Mit Daumen und Zeigefinger der rechten Hand wird das Lüttje-Lagen-Bierglas gegriffen, mit dem Mittelfinger und Ringfinger derselben Hand das Glas mit Korn. Das Lüttje-Lagen-Glas und das Schnapsglas werden dann gleichzeitig so an die Lippen gesetzt, dass der Korn aus dem oberen Glas zusammen mit dem Lüttje-Lagen-Bier in einem Zuge getrunken wird. Viel Spaß beim Ausprobieren!

Das Museum

Rolf Franke (Mitte) und Torben Völksen (rechts) übergeben Museumsdirektor Thomas Schwank die Leihgaben. Foto: Tim Schaarschmidt
Rolf Franke (Mitte) und Torben Völksen (rechts) übergeben Museumsdirektor Thomas Schwank die Leihgaben. Foto: Tim Schaarschmidt

Die Bruchmeister haben sogar den Einzug ins Historische Museum geschafft. Seit dem vergangenen Sommer sind dort in einer Vitrine ein historischer Zylinder und eine Kleeblatt-Anstecknadel zu sehen, wie sie die Bruchmeister bei der Amtseinführung durch den Oberbürgermeister bekommen.

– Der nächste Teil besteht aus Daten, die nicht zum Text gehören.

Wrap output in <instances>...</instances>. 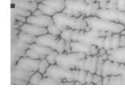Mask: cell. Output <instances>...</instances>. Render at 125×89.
<instances>
[{
	"instance_id": "obj_1",
	"label": "cell",
	"mask_w": 125,
	"mask_h": 89,
	"mask_svg": "<svg viewBox=\"0 0 125 89\" xmlns=\"http://www.w3.org/2000/svg\"><path fill=\"white\" fill-rule=\"evenodd\" d=\"M85 19L86 16L83 15L80 17L76 18L64 14L63 12H58L52 16L54 23L62 30V31L67 28H71L75 31H85L87 27V23Z\"/></svg>"
},
{
	"instance_id": "obj_2",
	"label": "cell",
	"mask_w": 125,
	"mask_h": 89,
	"mask_svg": "<svg viewBox=\"0 0 125 89\" xmlns=\"http://www.w3.org/2000/svg\"><path fill=\"white\" fill-rule=\"evenodd\" d=\"M86 22L87 25L90 27V29L96 30L98 31H104V32L111 33H120L125 26L119 23L113 22V21H107L103 19H100L97 16H89L86 17Z\"/></svg>"
},
{
	"instance_id": "obj_3",
	"label": "cell",
	"mask_w": 125,
	"mask_h": 89,
	"mask_svg": "<svg viewBox=\"0 0 125 89\" xmlns=\"http://www.w3.org/2000/svg\"><path fill=\"white\" fill-rule=\"evenodd\" d=\"M86 55L80 52H70V53H59L57 57L56 64L67 69H76L78 62L82 59L86 58Z\"/></svg>"
},
{
	"instance_id": "obj_4",
	"label": "cell",
	"mask_w": 125,
	"mask_h": 89,
	"mask_svg": "<svg viewBox=\"0 0 125 89\" xmlns=\"http://www.w3.org/2000/svg\"><path fill=\"white\" fill-rule=\"evenodd\" d=\"M44 76H49L54 79L65 80L67 82H74L73 80V70L67 69L56 64H50L48 67L46 72L43 75Z\"/></svg>"
},
{
	"instance_id": "obj_5",
	"label": "cell",
	"mask_w": 125,
	"mask_h": 89,
	"mask_svg": "<svg viewBox=\"0 0 125 89\" xmlns=\"http://www.w3.org/2000/svg\"><path fill=\"white\" fill-rule=\"evenodd\" d=\"M87 3L85 1L78 0H65V8L63 13L73 17H80L85 13Z\"/></svg>"
},
{
	"instance_id": "obj_6",
	"label": "cell",
	"mask_w": 125,
	"mask_h": 89,
	"mask_svg": "<svg viewBox=\"0 0 125 89\" xmlns=\"http://www.w3.org/2000/svg\"><path fill=\"white\" fill-rule=\"evenodd\" d=\"M125 70V64H119L117 62L111 61L107 59L104 61L103 67L102 76L107 75H122V73Z\"/></svg>"
},
{
	"instance_id": "obj_7",
	"label": "cell",
	"mask_w": 125,
	"mask_h": 89,
	"mask_svg": "<svg viewBox=\"0 0 125 89\" xmlns=\"http://www.w3.org/2000/svg\"><path fill=\"white\" fill-rule=\"evenodd\" d=\"M70 45L72 52H80L86 56H98V48L95 45L79 41H71Z\"/></svg>"
},
{
	"instance_id": "obj_8",
	"label": "cell",
	"mask_w": 125,
	"mask_h": 89,
	"mask_svg": "<svg viewBox=\"0 0 125 89\" xmlns=\"http://www.w3.org/2000/svg\"><path fill=\"white\" fill-rule=\"evenodd\" d=\"M124 11H121L118 9H99L96 13V15L100 19H103L107 21H113V22L121 23L123 19Z\"/></svg>"
},
{
	"instance_id": "obj_9",
	"label": "cell",
	"mask_w": 125,
	"mask_h": 89,
	"mask_svg": "<svg viewBox=\"0 0 125 89\" xmlns=\"http://www.w3.org/2000/svg\"><path fill=\"white\" fill-rule=\"evenodd\" d=\"M98 37H95L90 31H78L74 30V32L72 36V41H79L83 43L95 45Z\"/></svg>"
},
{
	"instance_id": "obj_10",
	"label": "cell",
	"mask_w": 125,
	"mask_h": 89,
	"mask_svg": "<svg viewBox=\"0 0 125 89\" xmlns=\"http://www.w3.org/2000/svg\"><path fill=\"white\" fill-rule=\"evenodd\" d=\"M40 62H41V59H34L29 58L28 56H23L17 62L15 66L21 67L23 69L36 72L39 69Z\"/></svg>"
},
{
	"instance_id": "obj_11",
	"label": "cell",
	"mask_w": 125,
	"mask_h": 89,
	"mask_svg": "<svg viewBox=\"0 0 125 89\" xmlns=\"http://www.w3.org/2000/svg\"><path fill=\"white\" fill-rule=\"evenodd\" d=\"M26 23H30V24L32 25L38 26V27H47L54 22L53 19H52V17L49 16V15H38V16H35V15H31V16L27 18V22Z\"/></svg>"
},
{
	"instance_id": "obj_12",
	"label": "cell",
	"mask_w": 125,
	"mask_h": 89,
	"mask_svg": "<svg viewBox=\"0 0 125 89\" xmlns=\"http://www.w3.org/2000/svg\"><path fill=\"white\" fill-rule=\"evenodd\" d=\"M59 38L60 37H58V36H55L47 33L45 35L37 36L36 43L37 44H40V45L48 47V48H52V50H55Z\"/></svg>"
},
{
	"instance_id": "obj_13",
	"label": "cell",
	"mask_w": 125,
	"mask_h": 89,
	"mask_svg": "<svg viewBox=\"0 0 125 89\" xmlns=\"http://www.w3.org/2000/svg\"><path fill=\"white\" fill-rule=\"evenodd\" d=\"M108 59L119 64H125V47H119L116 49H110L107 51Z\"/></svg>"
},
{
	"instance_id": "obj_14",
	"label": "cell",
	"mask_w": 125,
	"mask_h": 89,
	"mask_svg": "<svg viewBox=\"0 0 125 89\" xmlns=\"http://www.w3.org/2000/svg\"><path fill=\"white\" fill-rule=\"evenodd\" d=\"M35 72L23 69V68H21V67H19L15 65V66L11 67V80L13 79L21 80H24L26 82L28 83L31 76Z\"/></svg>"
},
{
	"instance_id": "obj_15",
	"label": "cell",
	"mask_w": 125,
	"mask_h": 89,
	"mask_svg": "<svg viewBox=\"0 0 125 89\" xmlns=\"http://www.w3.org/2000/svg\"><path fill=\"white\" fill-rule=\"evenodd\" d=\"M20 31H23L24 32H27L28 34H31L34 36H40L42 35H45L48 33L47 27H38V26L30 24V23H23V25L20 27Z\"/></svg>"
},
{
	"instance_id": "obj_16",
	"label": "cell",
	"mask_w": 125,
	"mask_h": 89,
	"mask_svg": "<svg viewBox=\"0 0 125 89\" xmlns=\"http://www.w3.org/2000/svg\"><path fill=\"white\" fill-rule=\"evenodd\" d=\"M12 7H19V8H22L24 10H27L33 13L35 10L38 8L39 2H25L22 0H11Z\"/></svg>"
},
{
	"instance_id": "obj_17",
	"label": "cell",
	"mask_w": 125,
	"mask_h": 89,
	"mask_svg": "<svg viewBox=\"0 0 125 89\" xmlns=\"http://www.w3.org/2000/svg\"><path fill=\"white\" fill-rule=\"evenodd\" d=\"M98 63V56H86L84 59V64L82 70H85L86 72H90L94 74L96 72Z\"/></svg>"
},
{
	"instance_id": "obj_18",
	"label": "cell",
	"mask_w": 125,
	"mask_h": 89,
	"mask_svg": "<svg viewBox=\"0 0 125 89\" xmlns=\"http://www.w3.org/2000/svg\"><path fill=\"white\" fill-rule=\"evenodd\" d=\"M41 2L55 10L57 13L62 12L65 8V0H43Z\"/></svg>"
},
{
	"instance_id": "obj_19",
	"label": "cell",
	"mask_w": 125,
	"mask_h": 89,
	"mask_svg": "<svg viewBox=\"0 0 125 89\" xmlns=\"http://www.w3.org/2000/svg\"><path fill=\"white\" fill-rule=\"evenodd\" d=\"M29 48L34 50V51H36L37 53L41 54V55H42V56H44L45 57H46L48 55L50 54L52 51H53L52 48H48V47L42 46V45H40V44H37L36 43L30 44V48Z\"/></svg>"
},
{
	"instance_id": "obj_20",
	"label": "cell",
	"mask_w": 125,
	"mask_h": 89,
	"mask_svg": "<svg viewBox=\"0 0 125 89\" xmlns=\"http://www.w3.org/2000/svg\"><path fill=\"white\" fill-rule=\"evenodd\" d=\"M87 72L85 70L73 69V80L75 82L80 83L81 84L86 83V77Z\"/></svg>"
},
{
	"instance_id": "obj_21",
	"label": "cell",
	"mask_w": 125,
	"mask_h": 89,
	"mask_svg": "<svg viewBox=\"0 0 125 89\" xmlns=\"http://www.w3.org/2000/svg\"><path fill=\"white\" fill-rule=\"evenodd\" d=\"M18 38L20 39L21 41L24 42V43H28V44L36 43V36L31 35V34H28L27 32H24V31H20V33H19V35H18Z\"/></svg>"
},
{
	"instance_id": "obj_22",
	"label": "cell",
	"mask_w": 125,
	"mask_h": 89,
	"mask_svg": "<svg viewBox=\"0 0 125 89\" xmlns=\"http://www.w3.org/2000/svg\"><path fill=\"white\" fill-rule=\"evenodd\" d=\"M99 9H100L99 5H98V2H94V3H91V4H87L84 15L86 17L94 16V15H96V13Z\"/></svg>"
},
{
	"instance_id": "obj_23",
	"label": "cell",
	"mask_w": 125,
	"mask_h": 89,
	"mask_svg": "<svg viewBox=\"0 0 125 89\" xmlns=\"http://www.w3.org/2000/svg\"><path fill=\"white\" fill-rule=\"evenodd\" d=\"M11 45L16 47V48H20L21 50H23V51H27V50L30 48V44L26 43L24 42L21 41L18 37L11 39Z\"/></svg>"
},
{
	"instance_id": "obj_24",
	"label": "cell",
	"mask_w": 125,
	"mask_h": 89,
	"mask_svg": "<svg viewBox=\"0 0 125 89\" xmlns=\"http://www.w3.org/2000/svg\"><path fill=\"white\" fill-rule=\"evenodd\" d=\"M65 82L63 80L54 79L49 76H44L40 83V84H64Z\"/></svg>"
},
{
	"instance_id": "obj_25",
	"label": "cell",
	"mask_w": 125,
	"mask_h": 89,
	"mask_svg": "<svg viewBox=\"0 0 125 89\" xmlns=\"http://www.w3.org/2000/svg\"><path fill=\"white\" fill-rule=\"evenodd\" d=\"M38 9L42 10V12L44 13V15H49V16H51V17H52L54 15H56L57 13L55 10L51 8V7H49V6H47V5L43 4L42 2H40L38 4Z\"/></svg>"
},
{
	"instance_id": "obj_26",
	"label": "cell",
	"mask_w": 125,
	"mask_h": 89,
	"mask_svg": "<svg viewBox=\"0 0 125 89\" xmlns=\"http://www.w3.org/2000/svg\"><path fill=\"white\" fill-rule=\"evenodd\" d=\"M74 32V30L71 28H67L65 31H62L60 35V38L63 39L65 42H71L72 41V36Z\"/></svg>"
},
{
	"instance_id": "obj_27",
	"label": "cell",
	"mask_w": 125,
	"mask_h": 89,
	"mask_svg": "<svg viewBox=\"0 0 125 89\" xmlns=\"http://www.w3.org/2000/svg\"><path fill=\"white\" fill-rule=\"evenodd\" d=\"M43 77H44L43 74H41V72L37 71V72H36L31 76L30 80L28 81V83L29 84H40V83H41Z\"/></svg>"
},
{
	"instance_id": "obj_28",
	"label": "cell",
	"mask_w": 125,
	"mask_h": 89,
	"mask_svg": "<svg viewBox=\"0 0 125 89\" xmlns=\"http://www.w3.org/2000/svg\"><path fill=\"white\" fill-rule=\"evenodd\" d=\"M47 31L49 34L55 35V36H59L61 35V33H62V30H61L54 23H52L49 27H47Z\"/></svg>"
},
{
	"instance_id": "obj_29",
	"label": "cell",
	"mask_w": 125,
	"mask_h": 89,
	"mask_svg": "<svg viewBox=\"0 0 125 89\" xmlns=\"http://www.w3.org/2000/svg\"><path fill=\"white\" fill-rule=\"evenodd\" d=\"M25 56H28L29 58H31V59H42L45 58V56H42V55L37 53L36 51H35L34 50L31 49V48H28L27 51H26V55Z\"/></svg>"
},
{
	"instance_id": "obj_30",
	"label": "cell",
	"mask_w": 125,
	"mask_h": 89,
	"mask_svg": "<svg viewBox=\"0 0 125 89\" xmlns=\"http://www.w3.org/2000/svg\"><path fill=\"white\" fill-rule=\"evenodd\" d=\"M119 39H120V34L113 33L111 37V49H116L119 47Z\"/></svg>"
},
{
	"instance_id": "obj_31",
	"label": "cell",
	"mask_w": 125,
	"mask_h": 89,
	"mask_svg": "<svg viewBox=\"0 0 125 89\" xmlns=\"http://www.w3.org/2000/svg\"><path fill=\"white\" fill-rule=\"evenodd\" d=\"M50 66V64L49 63V61L47 60L46 57L44 59H41V62H40V64H39V69H38V72H40L41 74H44L46 72V71L48 69V67Z\"/></svg>"
},
{
	"instance_id": "obj_32",
	"label": "cell",
	"mask_w": 125,
	"mask_h": 89,
	"mask_svg": "<svg viewBox=\"0 0 125 89\" xmlns=\"http://www.w3.org/2000/svg\"><path fill=\"white\" fill-rule=\"evenodd\" d=\"M11 11L15 12V14H17V15H22L23 17H26V18L31 16V14H32V13L31 11H29V10L22 9V8H19V7H11Z\"/></svg>"
},
{
	"instance_id": "obj_33",
	"label": "cell",
	"mask_w": 125,
	"mask_h": 89,
	"mask_svg": "<svg viewBox=\"0 0 125 89\" xmlns=\"http://www.w3.org/2000/svg\"><path fill=\"white\" fill-rule=\"evenodd\" d=\"M65 41L62 38H59L57 41V46H56L55 51H57L58 53H64L65 52Z\"/></svg>"
},
{
	"instance_id": "obj_34",
	"label": "cell",
	"mask_w": 125,
	"mask_h": 89,
	"mask_svg": "<svg viewBox=\"0 0 125 89\" xmlns=\"http://www.w3.org/2000/svg\"><path fill=\"white\" fill-rule=\"evenodd\" d=\"M111 32H108L107 35L104 37V43H103V48L107 50V51L111 49V37H112Z\"/></svg>"
},
{
	"instance_id": "obj_35",
	"label": "cell",
	"mask_w": 125,
	"mask_h": 89,
	"mask_svg": "<svg viewBox=\"0 0 125 89\" xmlns=\"http://www.w3.org/2000/svg\"><path fill=\"white\" fill-rule=\"evenodd\" d=\"M58 52L57 51L53 50L51 53L49 54L48 56H46V59L47 60L49 61V63L50 64H56V61H57V57L58 56Z\"/></svg>"
},
{
	"instance_id": "obj_36",
	"label": "cell",
	"mask_w": 125,
	"mask_h": 89,
	"mask_svg": "<svg viewBox=\"0 0 125 89\" xmlns=\"http://www.w3.org/2000/svg\"><path fill=\"white\" fill-rule=\"evenodd\" d=\"M103 64H104V60L101 58V56H98V63H97V67H96V72H95V74H97L98 75H102Z\"/></svg>"
},
{
	"instance_id": "obj_37",
	"label": "cell",
	"mask_w": 125,
	"mask_h": 89,
	"mask_svg": "<svg viewBox=\"0 0 125 89\" xmlns=\"http://www.w3.org/2000/svg\"><path fill=\"white\" fill-rule=\"evenodd\" d=\"M93 83L94 84H103V76L102 75H98L97 74H94V77H93Z\"/></svg>"
},
{
	"instance_id": "obj_38",
	"label": "cell",
	"mask_w": 125,
	"mask_h": 89,
	"mask_svg": "<svg viewBox=\"0 0 125 89\" xmlns=\"http://www.w3.org/2000/svg\"><path fill=\"white\" fill-rule=\"evenodd\" d=\"M117 9L125 11V0H117Z\"/></svg>"
},
{
	"instance_id": "obj_39",
	"label": "cell",
	"mask_w": 125,
	"mask_h": 89,
	"mask_svg": "<svg viewBox=\"0 0 125 89\" xmlns=\"http://www.w3.org/2000/svg\"><path fill=\"white\" fill-rule=\"evenodd\" d=\"M93 77H94V74L90 72H87L86 77V83H87V84L93 83Z\"/></svg>"
},
{
	"instance_id": "obj_40",
	"label": "cell",
	"mask_w": 125,
	"mask_h": 89,
	"mask_svg": "<svg viewBox=\"0 0 125 89\" xmlns=\"http://www.w3.org/2000/svg\"><path fill=\"white\" fill-rule=\"evenodd\" d=\"M15 19H16V21H20V22H22L23 23H25L26 22H27V18L23 17V16H22V15H17V14H15Z\"/></svg>"
},
{
	"instance_id": "obj_41",
	"label": "cell",
	"mask_w": 125,
	"mask_h": 89,
	"mask_svg": "<svg viewBox=\"0 0 125 89\" xmlns=\"http://www.w3.org/2000/svg\"><path fill=\"white\" fill-rule=\"evenodd\" d=\"M71 42H65V52L66 53H70L72 52L71 51V45H70Z\"/></svg>"
},
{
	"instance_id": "obj_42",
	"label": "cell",
	"mask_w": 125,
	"mask_h": 89,
	"mask_svg": "<svg viewBox=\"0 0 125 89\" xmlns=\"http://www.w3.org/2000/svg\"><path fill=\"white\" fill-rule=\"evenodd\" d=\"M109 80H110V76L107 75V76L103 77V85H109Z\"/></svg>"
},
{
	"instance_id": "obj_43",
	"label": "cell",
	"mask_w": 125,
	"mask_h": 89,
	"mask_svg": "<svg viewBox=\"0 0 125 89\" xmlns=\"http://www.w3.org/2000/svg\"><path fill=\"white\" fill-rule=\"evenodd\" d=\"M119 47H125V35H120V39H119Z\"/></svg>"
},
{
	"instance_id": "obj_44",
	"label": "cell",
	"mask_w": 125,
	"mask_h": 89,
	"mask_svg": "<svg viewBox=\"0 0 125 89\" xmlns=\"http://www.w3.org/2000/svg\"><path fill=\"white\" fill-rule=\"evenodd\" d=\"M107 2H98V5H99V8L100 9H107Z\"/></svg>"
},
{
	"instance_id": "obj_45",
	"label": "cell",
	"mask_w": 125,
	"mask_h": 89,
	"mask_svg": "<svg viewBox=\"0 0 125 89\" xmlns=\"http://www.w3.org/2000/svg\"><path fill=\"white\" fill-rule=\"evenodd\" d=\"M31 15H35V16H38V15H44V13L42 12V10H41L40 9L37 8Z\"/></svg>"
},
{
	"instance_id": "obj_46",
	"label": "cell",
	"mask_w": 125,
	"mask_h": 89,
	"mask_svg": "<svg viewBox=\"0 0 125 89\" xmlns=\"http://www.w3.org/2000/svg\"><path fill=\"white\" fill-rule=\"evenodd\" d=\"M105 53H107V50H106L105 48H99L98 49V56H103V54H105Z\"/></svg>"
},
{
	"instance_id": "obj_47",
	"label": "cell",
	"mask_w": 125,
	"mask_h": 89,
	"mask_svg": "<svg viewBox=\"0 0 125 89\" xmlns=\"http://www.w3.org/2000/svg\"><path fill=\"white\" fill-rule=\"evenodd\" d=\"M101 58H102L103 60H107V59H108V54L107 53H105V54H103V56H101Z\"/></svg>"
},
{
	"instance_id": "obj_48",
	"label": "cell",
	"mask_w": 125,
	"mask_h": 89,
	"mask_svg": "<svg viewBox=\"0 0 125 89\" xmlns=\"http://www.w3.org/2000/svg\"><path fill=\"white\" fill-rule=\"evenodd\" d=\"M85 2H86L87 4H91V3H94V2L96 1H95V0H85Z\"/></svg>"
},
{
	"instance_id": "obj_49",
	"label": "cell",
	"mask_w": 125,
	"mask_h": 89,
	"mask_svg": "<svg viewBox=\"0 0 125 89\" xmlns=\"http://www.w3.org/2000/svg\"><path fill=\"white\" fill-rule=\"evenodd\" d=\"M121 24H123L125 26V11H124V17H123V19L121 21Z\"/></svg>"
},
{
	"instance_id": "obj_50",
	"label": "cell",
	"mask_w": 125,
	"mask_h": 89,
	"mask_svg": "<svg viewBox=\"0 0 125 89\" xmlns=\"http://www.w3.org/2000/svg\"><path fill=\"white\" fill-rule=\"evenodd\" d=\"M97 2H108L110 0H95Z\"/></svg>"
},
{
	"instance_id": "obj_51",
	"label": "cell",
	"mask_w": 125,
	"mask_h": 89,
	"mask_svg": "<svg viewBox=\"0 0 125 89\" xmlns=\"http://www.w3.org/2000/svg\"><path fill=\"white\" fill-rule=\"evenodd\" d=\"M119 34H120V35H125V29H124Z\"/></svg>"
},
{
	"instance_id": "obj_52",
	"label": "cell",
	"mask_w": 125,
	"mask_h": 89,
	"mask_svg": "<svg viewBox=\"0 0 125 89\" xmlns=\"http://www.w3.org/2000/svg\"><path fill=\"white\" fill-rule=\"evenodd\" d=\"M22 1H25V2H36V0H22Z\"/></svg>"
},
{
	"instance_id": "obj_53",
	"label": "cell",
	"mask_w": 125,
	"mask_h": 89,
	"mask_svg": "<svg viewBox=\"0 0 125 89\" xmlns=\"http://www.w3.org/2000/svg\"><path fill=\"white\" fill-rule=\"evenodd\" d=\"M78 1H85V0H78Z\"/></svg>"
}]
</instances>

Die Dauerleihgaben stammen aus dem Fundus des ehrenwerten Collegiums ehemaliger Bruchmeister. Dessen Vorsitzender Rolf Franke und der aktuell amtierende Bruchmeister Torben Völksen übergaben die Stücke dem Museum im Juli dieses Jahres.


Der Schul-Wagen

Ein Projekt liegt dem Collegium der ehemaligen Bruchmeister besonders am Herzen. Sie unterstützen den sogenannten Schul-Wagen, in dem die Kinder der Schausteller während des Schützenfestes nach dem Besuch der regulären Schule einen festen Anlaufpunkt haben, um individuell zu lernen. Dafür wurde vor mehreren Jahren vom Schaustellerverband ein Wagen angeschafft und zur mobilen Schule umgebaut. Mittlerweile wurde auch ein Projekt für Kinder im Vorschulalter gestartet, um auch diese Kinder optimal auf die Schule vorzubereiten.

Die Bruchmeister wollen das Projekt gemeinsam mit dem Freundeskreis der hannoverschen Bruchmeister auch künftig unterstützen – unter anderem sollen die Einnahmen des Papageienschießens der Bibliothek des Schul-Wagens zur Verfügung gestellt werden.